Französische und österreichische Autocluster nähern sich in Graz an
Eine Delegation von französischen Unternehmen aus dem Automobilsektor ist diese Woche in der Steiermark zu Gast. Entwicklungs-Kooperationen sollen intensiviert werden.

Foto © Jürgen Fuchs
Die Handelsabteilung der französischen Botschaft (Ubifrance) hat gemeinsam mit dem steirischen Autocluster ACstyria und dem Grazer Entwicklungs-Kompetenzzentrum "Virtual Vehicle" (ViF) den Informationsaustusch organisiert, um die gegenseitigen Entwicklungs-Kooperationen zu intensivieren. Es beteiligen sich rund zehn französische und an die 20 österreichische Unternehmen und Forschungsinstitutionen.
"Ubifrance möchte österreichischen und französischen Forschungszentren und Firmen die Möglichkeit geben, sich kennenzulernen, auszutauschen und gegebenenfalls Partnerschaften einzugehen. Mit den Förderagenturen FFG und OSEO gibt es auch Unterstützung im Hinblick auf mögliche binationale Forschungspartnerschaften", betonte die Handelsrätin der Französischen Botschaft, Nadine Fraysse-Eckstein im Pressegespräch. Zu dem Kooperationstreffen sind aus Frankreich u.a. Vertreter von PSA Peugeot Citroen, Hutchinson und Mov'eo, dem größten Automobil-Cluster Frankreichs, gekommen. Auf der österreichischen Seite präsentieren sich Vertreter von u.a.

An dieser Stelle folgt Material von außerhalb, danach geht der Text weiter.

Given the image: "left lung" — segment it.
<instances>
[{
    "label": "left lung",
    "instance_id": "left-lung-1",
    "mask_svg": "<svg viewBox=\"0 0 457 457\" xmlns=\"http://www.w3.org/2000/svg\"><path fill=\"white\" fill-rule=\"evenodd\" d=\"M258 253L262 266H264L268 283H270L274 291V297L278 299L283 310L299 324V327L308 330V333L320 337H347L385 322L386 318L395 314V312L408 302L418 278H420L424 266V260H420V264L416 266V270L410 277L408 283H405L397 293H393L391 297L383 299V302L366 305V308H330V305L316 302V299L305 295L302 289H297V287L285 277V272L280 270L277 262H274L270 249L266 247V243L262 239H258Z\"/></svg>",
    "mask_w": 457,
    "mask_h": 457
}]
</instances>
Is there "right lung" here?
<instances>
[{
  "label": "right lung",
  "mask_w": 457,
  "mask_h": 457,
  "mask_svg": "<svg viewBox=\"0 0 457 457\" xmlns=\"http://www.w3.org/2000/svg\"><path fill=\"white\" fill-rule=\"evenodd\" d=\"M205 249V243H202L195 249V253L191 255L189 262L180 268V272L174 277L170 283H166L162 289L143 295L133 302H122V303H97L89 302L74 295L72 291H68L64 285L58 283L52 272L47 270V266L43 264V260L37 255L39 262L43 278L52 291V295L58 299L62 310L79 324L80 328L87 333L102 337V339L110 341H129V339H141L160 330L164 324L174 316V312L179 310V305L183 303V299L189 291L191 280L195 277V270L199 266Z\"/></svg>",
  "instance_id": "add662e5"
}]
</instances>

AVL List, Bosch, Magna Powertrain, Pankl und des ViF. Insgesamt haben sich an die 60 Teilnehmer angemeldet. "Die Veranstaltung in Graz gibt erstmals französischen Unternehmen im automotiven Bereich die Möglichkeit, den österreichischen Markt näher kennenzulernen", so Marc Charlet vom Autocluster Mov'eo.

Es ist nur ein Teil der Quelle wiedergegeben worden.